Work order:
Answer these questions about the Barbican mailing-list post.
(a) According to the post, who will be using the APIs?
(b) What question does Simo Sorce ask directly after the remarks on key expiration?
(c) Which type of secret is given as an example of one with long-running asynchronous work flows to generate it?

Source passage:
────────────────────
[openstack-dev] [barbican] Tech approach blueprint updated

Simo Sorce simo at redhat.com
Fri May 3 18:20:41 UTC 2013


On Fri, 2013-05-03 at 17:50 +0000, Jarret Raim wrote:

> The people using our APIs will be devs. I tend to fall on the side of
> allowing the app the power and expecting the user to make the correct
> choices. Having a key expire and orphan data is a valid use case as well.
> My thought on the expires feature is that once expired, the key is not
> served at all, encryption of decryption. The key is dead. It may be a flag
> on whether we allow recovery of expired keys or just delete them as soon
> as they expire.

What about backups ?

> We might be able to mitigate this by allowing a per-secret setting on
> whether we should store a history of key changes. Trades off security for
> some safety. 

What is the security issue ?

> >[
> >7) Based on the input I got at the key manager design session, there was
> >a request for the key manager to create symmetric keys.
> >    A simple 256/512/1024 bit key should not take long to generate (but
> >PKI pairs with a certificate would be a different story).
> >    Would be nice to support a "create" key.
> >    https:// ../get/{tenant_id}/secrets/new  or basically one with no uuid
> >    Default expiration time, format ..
> >    Or more parameters in the get url
> >]
> >
> >A POST to secrets with the 'plain-text' omitted could do a similar thing
> >(i.e. have Barbican create the secret). However, this behavior would be
> >inconsistent with other secret types (such as SSL certs), that have
> >long-running asynchronous work flows to generate them.  The orders ->
> >create-secret flow, though a bit clunky for quick-gen secrets, would at
> >least be consistent. Yet another thing to query the community about.
────────────────────
Given data:
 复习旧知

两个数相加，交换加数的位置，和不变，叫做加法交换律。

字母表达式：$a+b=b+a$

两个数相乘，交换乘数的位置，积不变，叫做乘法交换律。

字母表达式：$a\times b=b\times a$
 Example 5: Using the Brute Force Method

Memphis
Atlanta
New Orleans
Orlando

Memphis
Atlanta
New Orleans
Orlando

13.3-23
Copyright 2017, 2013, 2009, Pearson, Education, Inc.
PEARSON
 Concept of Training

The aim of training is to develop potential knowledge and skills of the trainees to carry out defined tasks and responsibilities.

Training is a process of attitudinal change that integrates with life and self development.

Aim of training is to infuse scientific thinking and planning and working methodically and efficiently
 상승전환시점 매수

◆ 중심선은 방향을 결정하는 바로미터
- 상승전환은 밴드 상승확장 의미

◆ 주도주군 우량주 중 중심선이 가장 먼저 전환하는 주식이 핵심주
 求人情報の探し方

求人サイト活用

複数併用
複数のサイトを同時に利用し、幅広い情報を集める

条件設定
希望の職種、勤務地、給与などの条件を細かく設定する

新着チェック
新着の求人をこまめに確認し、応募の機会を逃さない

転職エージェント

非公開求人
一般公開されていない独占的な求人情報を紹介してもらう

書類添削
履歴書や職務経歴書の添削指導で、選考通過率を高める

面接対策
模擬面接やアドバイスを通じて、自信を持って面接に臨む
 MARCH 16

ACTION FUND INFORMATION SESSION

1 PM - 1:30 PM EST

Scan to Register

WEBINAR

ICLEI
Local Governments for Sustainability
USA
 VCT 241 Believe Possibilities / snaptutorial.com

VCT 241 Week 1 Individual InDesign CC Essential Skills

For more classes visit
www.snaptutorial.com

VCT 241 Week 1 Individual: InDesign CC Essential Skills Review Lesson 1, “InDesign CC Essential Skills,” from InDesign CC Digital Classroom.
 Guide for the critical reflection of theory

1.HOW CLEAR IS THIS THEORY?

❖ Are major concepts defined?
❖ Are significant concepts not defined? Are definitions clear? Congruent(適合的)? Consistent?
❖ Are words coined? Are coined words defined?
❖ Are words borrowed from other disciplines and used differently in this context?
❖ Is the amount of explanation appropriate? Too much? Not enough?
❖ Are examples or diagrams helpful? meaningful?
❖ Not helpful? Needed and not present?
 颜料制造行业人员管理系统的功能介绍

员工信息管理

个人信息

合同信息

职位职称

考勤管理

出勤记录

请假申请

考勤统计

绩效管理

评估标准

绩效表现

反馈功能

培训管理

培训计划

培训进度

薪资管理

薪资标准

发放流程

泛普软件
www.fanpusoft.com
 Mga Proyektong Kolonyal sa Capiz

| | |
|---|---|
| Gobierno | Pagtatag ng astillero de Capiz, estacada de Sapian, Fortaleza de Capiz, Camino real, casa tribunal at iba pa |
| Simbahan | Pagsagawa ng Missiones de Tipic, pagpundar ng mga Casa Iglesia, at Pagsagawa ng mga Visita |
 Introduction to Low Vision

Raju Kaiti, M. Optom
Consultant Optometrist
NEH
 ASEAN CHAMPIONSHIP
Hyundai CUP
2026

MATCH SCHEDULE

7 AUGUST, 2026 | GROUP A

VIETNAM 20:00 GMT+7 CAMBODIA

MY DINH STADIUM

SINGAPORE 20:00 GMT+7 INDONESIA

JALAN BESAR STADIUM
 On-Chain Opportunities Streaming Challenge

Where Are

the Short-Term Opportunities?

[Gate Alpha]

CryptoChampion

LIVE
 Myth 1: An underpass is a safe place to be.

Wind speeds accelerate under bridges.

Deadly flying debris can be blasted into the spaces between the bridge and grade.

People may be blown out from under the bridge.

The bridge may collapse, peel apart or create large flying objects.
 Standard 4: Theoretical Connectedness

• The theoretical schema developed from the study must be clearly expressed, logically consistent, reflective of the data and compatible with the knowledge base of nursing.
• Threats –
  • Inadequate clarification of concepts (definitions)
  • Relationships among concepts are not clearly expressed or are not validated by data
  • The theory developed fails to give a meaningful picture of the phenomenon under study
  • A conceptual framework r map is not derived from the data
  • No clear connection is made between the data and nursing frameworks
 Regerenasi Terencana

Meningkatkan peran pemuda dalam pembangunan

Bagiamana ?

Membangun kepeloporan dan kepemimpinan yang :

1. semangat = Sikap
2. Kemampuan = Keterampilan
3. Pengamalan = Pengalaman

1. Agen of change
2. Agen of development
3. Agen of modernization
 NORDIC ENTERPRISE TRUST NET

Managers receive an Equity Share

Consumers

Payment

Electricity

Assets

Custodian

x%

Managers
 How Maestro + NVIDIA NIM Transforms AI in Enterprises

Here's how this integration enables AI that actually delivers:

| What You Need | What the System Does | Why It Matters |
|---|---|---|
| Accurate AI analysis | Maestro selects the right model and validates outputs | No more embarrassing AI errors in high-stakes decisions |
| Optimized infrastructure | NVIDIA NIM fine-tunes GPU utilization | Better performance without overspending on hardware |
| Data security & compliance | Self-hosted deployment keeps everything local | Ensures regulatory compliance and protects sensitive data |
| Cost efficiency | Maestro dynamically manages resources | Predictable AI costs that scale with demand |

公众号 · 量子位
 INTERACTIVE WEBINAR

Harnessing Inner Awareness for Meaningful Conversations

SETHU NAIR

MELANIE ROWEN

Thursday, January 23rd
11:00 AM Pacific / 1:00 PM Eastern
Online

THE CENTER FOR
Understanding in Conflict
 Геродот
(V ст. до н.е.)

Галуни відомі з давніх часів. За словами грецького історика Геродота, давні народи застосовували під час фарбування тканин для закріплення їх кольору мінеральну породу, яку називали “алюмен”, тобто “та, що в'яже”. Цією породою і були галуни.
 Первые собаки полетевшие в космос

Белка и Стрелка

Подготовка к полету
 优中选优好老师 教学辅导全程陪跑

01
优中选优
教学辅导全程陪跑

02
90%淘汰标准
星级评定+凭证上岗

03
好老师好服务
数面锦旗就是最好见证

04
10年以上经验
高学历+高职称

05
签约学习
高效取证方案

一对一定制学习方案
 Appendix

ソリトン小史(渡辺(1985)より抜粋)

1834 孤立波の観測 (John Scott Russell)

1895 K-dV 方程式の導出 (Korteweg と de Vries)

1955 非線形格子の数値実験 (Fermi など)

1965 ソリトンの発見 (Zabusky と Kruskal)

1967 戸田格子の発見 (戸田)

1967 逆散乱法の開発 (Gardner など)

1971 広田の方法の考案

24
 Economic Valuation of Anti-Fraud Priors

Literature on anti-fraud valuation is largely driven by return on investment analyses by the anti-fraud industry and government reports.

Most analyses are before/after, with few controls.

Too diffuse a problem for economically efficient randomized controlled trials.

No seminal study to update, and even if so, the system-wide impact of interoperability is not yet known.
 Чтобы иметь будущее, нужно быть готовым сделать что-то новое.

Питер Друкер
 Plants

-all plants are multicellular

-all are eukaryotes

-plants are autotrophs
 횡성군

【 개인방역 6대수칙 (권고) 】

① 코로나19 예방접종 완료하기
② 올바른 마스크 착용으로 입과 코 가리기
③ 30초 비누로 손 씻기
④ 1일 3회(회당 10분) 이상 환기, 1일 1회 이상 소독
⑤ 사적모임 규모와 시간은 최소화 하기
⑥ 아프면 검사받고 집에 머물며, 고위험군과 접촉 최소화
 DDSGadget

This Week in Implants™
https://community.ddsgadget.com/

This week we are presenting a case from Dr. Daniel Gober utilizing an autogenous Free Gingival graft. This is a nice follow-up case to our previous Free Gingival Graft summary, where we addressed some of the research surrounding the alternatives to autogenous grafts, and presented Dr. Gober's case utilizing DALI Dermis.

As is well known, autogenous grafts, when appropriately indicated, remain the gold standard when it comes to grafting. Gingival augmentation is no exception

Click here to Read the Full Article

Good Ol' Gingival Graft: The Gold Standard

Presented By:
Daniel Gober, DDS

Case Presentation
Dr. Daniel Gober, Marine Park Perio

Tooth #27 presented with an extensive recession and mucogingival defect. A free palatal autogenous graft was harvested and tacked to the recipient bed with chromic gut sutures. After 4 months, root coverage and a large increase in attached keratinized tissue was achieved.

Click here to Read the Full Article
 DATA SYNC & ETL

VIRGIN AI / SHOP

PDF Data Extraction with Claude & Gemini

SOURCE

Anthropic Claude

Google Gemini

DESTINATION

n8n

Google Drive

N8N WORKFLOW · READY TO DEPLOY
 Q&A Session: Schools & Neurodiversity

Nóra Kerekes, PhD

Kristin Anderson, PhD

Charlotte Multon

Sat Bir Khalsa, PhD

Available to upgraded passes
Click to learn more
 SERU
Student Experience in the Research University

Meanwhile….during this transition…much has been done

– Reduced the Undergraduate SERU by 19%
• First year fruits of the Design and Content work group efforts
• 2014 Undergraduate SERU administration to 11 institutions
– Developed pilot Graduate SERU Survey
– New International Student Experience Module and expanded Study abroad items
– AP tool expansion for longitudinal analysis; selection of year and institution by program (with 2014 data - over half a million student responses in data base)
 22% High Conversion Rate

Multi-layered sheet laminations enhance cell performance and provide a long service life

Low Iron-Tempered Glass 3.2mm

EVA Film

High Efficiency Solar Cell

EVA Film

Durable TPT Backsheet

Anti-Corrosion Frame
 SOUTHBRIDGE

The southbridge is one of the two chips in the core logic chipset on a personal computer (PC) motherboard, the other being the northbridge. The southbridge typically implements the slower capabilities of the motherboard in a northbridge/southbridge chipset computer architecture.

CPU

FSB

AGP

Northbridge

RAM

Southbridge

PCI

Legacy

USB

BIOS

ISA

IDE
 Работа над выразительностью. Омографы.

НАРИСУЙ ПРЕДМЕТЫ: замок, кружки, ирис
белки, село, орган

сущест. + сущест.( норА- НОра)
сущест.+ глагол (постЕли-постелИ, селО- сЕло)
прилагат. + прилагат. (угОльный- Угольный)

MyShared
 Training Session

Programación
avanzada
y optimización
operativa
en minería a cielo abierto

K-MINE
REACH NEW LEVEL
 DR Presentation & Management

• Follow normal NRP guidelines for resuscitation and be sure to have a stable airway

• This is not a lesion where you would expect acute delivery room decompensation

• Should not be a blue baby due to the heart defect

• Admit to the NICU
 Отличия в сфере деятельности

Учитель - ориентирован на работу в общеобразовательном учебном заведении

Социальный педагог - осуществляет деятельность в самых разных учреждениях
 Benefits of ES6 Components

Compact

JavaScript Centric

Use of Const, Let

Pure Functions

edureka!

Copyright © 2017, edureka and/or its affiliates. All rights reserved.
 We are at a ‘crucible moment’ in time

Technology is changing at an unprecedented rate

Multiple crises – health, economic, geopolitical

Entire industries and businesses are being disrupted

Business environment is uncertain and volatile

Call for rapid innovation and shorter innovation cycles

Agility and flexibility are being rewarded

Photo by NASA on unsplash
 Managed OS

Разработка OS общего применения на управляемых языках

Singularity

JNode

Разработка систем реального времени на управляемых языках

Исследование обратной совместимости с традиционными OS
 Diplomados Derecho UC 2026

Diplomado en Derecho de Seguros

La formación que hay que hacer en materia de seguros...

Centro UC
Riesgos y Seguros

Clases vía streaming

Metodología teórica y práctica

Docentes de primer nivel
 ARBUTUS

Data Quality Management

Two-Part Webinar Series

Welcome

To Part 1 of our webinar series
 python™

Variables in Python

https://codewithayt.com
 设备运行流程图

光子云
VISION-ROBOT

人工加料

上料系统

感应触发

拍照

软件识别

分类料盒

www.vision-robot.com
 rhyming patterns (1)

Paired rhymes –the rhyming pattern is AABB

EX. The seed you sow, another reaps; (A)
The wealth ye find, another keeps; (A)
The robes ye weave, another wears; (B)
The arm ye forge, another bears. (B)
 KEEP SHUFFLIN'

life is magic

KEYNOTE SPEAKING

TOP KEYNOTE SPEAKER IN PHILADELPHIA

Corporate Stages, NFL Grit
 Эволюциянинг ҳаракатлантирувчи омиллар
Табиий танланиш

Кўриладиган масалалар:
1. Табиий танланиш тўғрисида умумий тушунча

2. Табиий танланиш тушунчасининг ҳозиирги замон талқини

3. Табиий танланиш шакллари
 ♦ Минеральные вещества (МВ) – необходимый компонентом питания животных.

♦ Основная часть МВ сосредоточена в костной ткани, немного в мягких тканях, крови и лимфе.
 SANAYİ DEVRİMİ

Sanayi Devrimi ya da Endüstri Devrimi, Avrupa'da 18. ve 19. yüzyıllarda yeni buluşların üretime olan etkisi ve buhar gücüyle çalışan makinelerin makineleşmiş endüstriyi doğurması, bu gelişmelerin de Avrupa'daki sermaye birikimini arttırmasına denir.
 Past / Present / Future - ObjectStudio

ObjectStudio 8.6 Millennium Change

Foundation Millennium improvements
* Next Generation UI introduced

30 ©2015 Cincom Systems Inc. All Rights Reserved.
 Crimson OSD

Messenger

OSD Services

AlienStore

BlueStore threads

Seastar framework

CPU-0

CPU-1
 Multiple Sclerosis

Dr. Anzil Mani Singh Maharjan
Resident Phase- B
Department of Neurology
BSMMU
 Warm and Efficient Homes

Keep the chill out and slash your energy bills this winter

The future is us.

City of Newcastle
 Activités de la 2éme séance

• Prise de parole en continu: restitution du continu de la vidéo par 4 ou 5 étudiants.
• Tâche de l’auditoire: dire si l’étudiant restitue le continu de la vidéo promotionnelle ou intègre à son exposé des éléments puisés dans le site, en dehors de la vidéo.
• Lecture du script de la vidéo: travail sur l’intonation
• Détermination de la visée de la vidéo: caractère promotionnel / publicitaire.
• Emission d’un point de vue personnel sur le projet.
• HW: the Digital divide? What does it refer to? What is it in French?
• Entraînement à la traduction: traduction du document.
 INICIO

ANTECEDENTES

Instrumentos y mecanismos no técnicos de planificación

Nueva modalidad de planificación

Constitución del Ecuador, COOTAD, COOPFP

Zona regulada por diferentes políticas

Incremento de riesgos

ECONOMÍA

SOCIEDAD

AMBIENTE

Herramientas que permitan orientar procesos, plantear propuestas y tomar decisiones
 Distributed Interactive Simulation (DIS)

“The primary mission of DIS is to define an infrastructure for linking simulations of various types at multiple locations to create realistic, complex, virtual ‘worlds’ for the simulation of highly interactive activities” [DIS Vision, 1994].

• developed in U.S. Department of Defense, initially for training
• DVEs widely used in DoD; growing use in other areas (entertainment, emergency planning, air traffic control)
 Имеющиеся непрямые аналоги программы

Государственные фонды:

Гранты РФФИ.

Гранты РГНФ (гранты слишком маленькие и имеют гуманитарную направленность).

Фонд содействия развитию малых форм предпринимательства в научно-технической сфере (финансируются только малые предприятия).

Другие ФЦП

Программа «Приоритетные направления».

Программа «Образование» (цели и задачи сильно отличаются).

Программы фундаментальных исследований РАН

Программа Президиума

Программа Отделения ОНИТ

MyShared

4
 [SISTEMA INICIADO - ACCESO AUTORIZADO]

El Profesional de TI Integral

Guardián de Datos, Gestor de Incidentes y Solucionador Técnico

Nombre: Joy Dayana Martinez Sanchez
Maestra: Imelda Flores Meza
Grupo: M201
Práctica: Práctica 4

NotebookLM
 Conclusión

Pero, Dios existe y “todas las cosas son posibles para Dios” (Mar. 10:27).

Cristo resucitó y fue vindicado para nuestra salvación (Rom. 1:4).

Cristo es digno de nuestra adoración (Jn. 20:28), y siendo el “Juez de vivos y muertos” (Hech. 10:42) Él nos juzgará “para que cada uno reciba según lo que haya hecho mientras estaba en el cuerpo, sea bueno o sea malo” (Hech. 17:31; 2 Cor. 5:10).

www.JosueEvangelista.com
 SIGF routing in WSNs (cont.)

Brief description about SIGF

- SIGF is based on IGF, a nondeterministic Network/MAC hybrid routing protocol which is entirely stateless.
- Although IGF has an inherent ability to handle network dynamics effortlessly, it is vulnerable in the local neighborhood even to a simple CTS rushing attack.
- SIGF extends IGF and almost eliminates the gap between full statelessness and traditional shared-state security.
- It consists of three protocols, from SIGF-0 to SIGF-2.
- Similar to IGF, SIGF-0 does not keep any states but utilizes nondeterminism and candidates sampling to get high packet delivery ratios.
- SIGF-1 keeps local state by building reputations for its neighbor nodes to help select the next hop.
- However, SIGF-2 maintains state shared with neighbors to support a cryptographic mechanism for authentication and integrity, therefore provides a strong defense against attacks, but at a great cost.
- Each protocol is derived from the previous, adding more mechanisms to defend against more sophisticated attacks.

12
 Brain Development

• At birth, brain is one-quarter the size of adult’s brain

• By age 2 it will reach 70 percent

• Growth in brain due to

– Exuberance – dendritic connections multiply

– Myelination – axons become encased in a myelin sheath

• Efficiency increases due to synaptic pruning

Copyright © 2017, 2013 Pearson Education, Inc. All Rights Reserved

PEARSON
────────────────────
Solution to this exercise:
(a) Devs.
(b) "What about backups ?"
(c) SSL certs.